* [Instructions to follow] Return, unchanged, the stretch of items from the line containing "In the image, would" through the end of the items.

* [Input for this task]

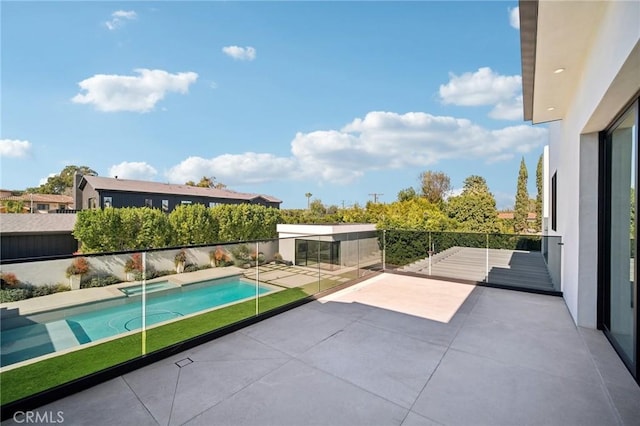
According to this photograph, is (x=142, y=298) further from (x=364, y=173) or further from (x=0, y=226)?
(x=364, y=173)

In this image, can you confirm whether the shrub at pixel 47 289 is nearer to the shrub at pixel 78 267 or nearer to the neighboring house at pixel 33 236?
the shrub at pixel 78 267

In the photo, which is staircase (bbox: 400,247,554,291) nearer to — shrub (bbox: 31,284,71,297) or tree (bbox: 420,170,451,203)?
shrub (bbox: 31,284,71,297)

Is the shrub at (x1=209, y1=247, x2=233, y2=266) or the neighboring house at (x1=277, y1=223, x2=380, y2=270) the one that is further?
the neighboring house at (x1=277, y1=223, x2=380, y2=270)

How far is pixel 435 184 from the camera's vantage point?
104 feet

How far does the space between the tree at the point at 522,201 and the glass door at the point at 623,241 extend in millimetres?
27584

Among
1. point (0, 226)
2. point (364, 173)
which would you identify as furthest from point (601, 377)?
point (364, 173)

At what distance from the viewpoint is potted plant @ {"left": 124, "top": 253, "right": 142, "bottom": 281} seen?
10.6 ft

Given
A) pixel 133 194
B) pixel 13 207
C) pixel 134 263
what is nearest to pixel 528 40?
pixel 134 263

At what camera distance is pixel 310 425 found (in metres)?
1.92

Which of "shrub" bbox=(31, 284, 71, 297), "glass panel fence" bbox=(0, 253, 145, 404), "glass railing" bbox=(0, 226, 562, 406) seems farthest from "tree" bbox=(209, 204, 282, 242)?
"shrub" bbox=(31, 284, 71, 297)

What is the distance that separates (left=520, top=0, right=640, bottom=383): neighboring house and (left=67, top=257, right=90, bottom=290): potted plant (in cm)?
457

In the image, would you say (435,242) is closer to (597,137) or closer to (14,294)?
(597,137)

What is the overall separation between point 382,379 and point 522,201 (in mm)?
32025

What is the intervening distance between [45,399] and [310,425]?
199 cm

* [Task result]
In the image, would you say (435,242) is closer to (597,137) or closer to (14,294)?
(597,137)

What is the overall separation between point 382,379 and point 522,201 (in mm)?
32025

What is the intervening distance between [45,399] and [310,425]?
199 cm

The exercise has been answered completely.